- Task prompt: Reproduce exactly only the lines from the line that holds "VISION FOR ALL" to the line that holds "titin, myomesin, nebulin and dystrophin", inclusive, in the listing below, and please leave out every picture.

- Task inputs:
⁂
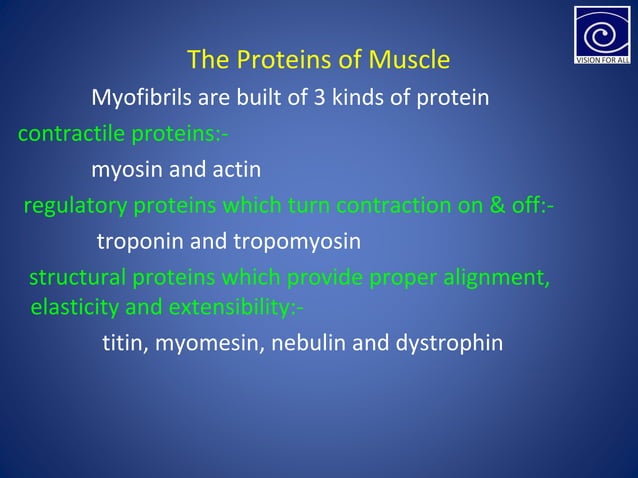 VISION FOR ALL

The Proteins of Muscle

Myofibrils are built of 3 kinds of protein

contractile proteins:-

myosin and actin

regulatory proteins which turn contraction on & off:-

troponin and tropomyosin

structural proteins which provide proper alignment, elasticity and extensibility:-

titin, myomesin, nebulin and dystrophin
⁂
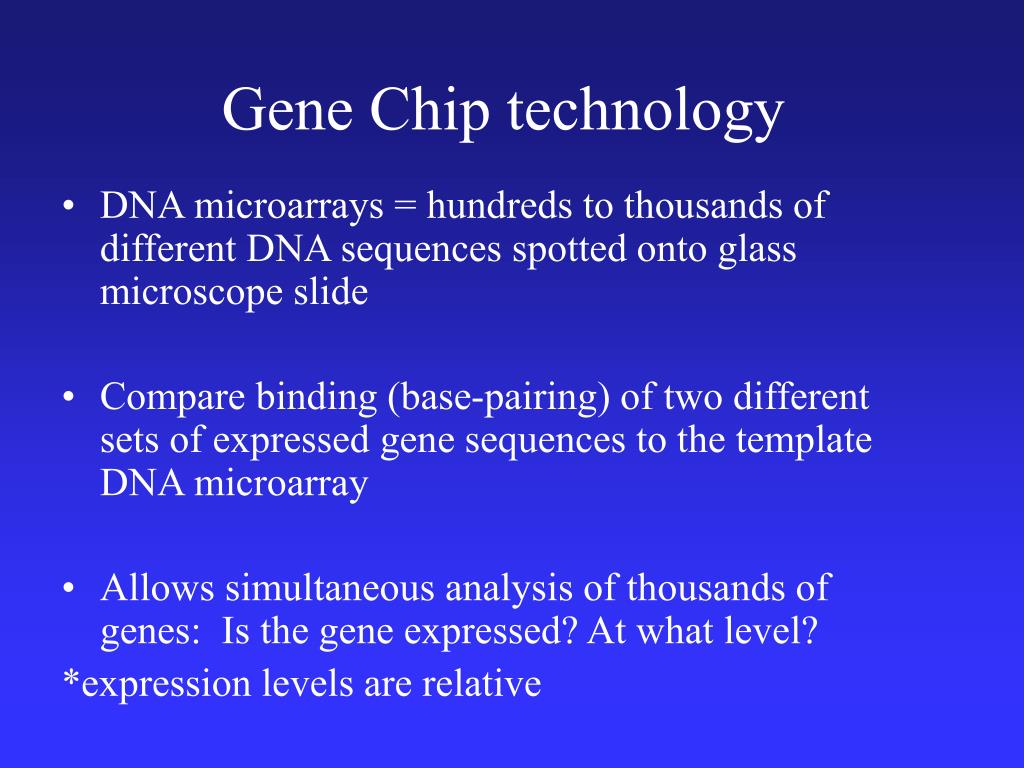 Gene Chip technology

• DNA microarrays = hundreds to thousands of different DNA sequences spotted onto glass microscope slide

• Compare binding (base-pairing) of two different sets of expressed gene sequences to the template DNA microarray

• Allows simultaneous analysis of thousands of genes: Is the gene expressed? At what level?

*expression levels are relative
⁂
- Your solution:
 VISION FOR ALL

The Proteins of Muscle

Myofibrils are built of 3 kinds of protein

contractile proteins:-

myosin and actin

regulatory proteins which turn contraction on & off:-

troponin and tropomyosin

structural proteins which provide proper alignment, elasticity and extensibility:-

titin, myomesin, nebulin and dystrophin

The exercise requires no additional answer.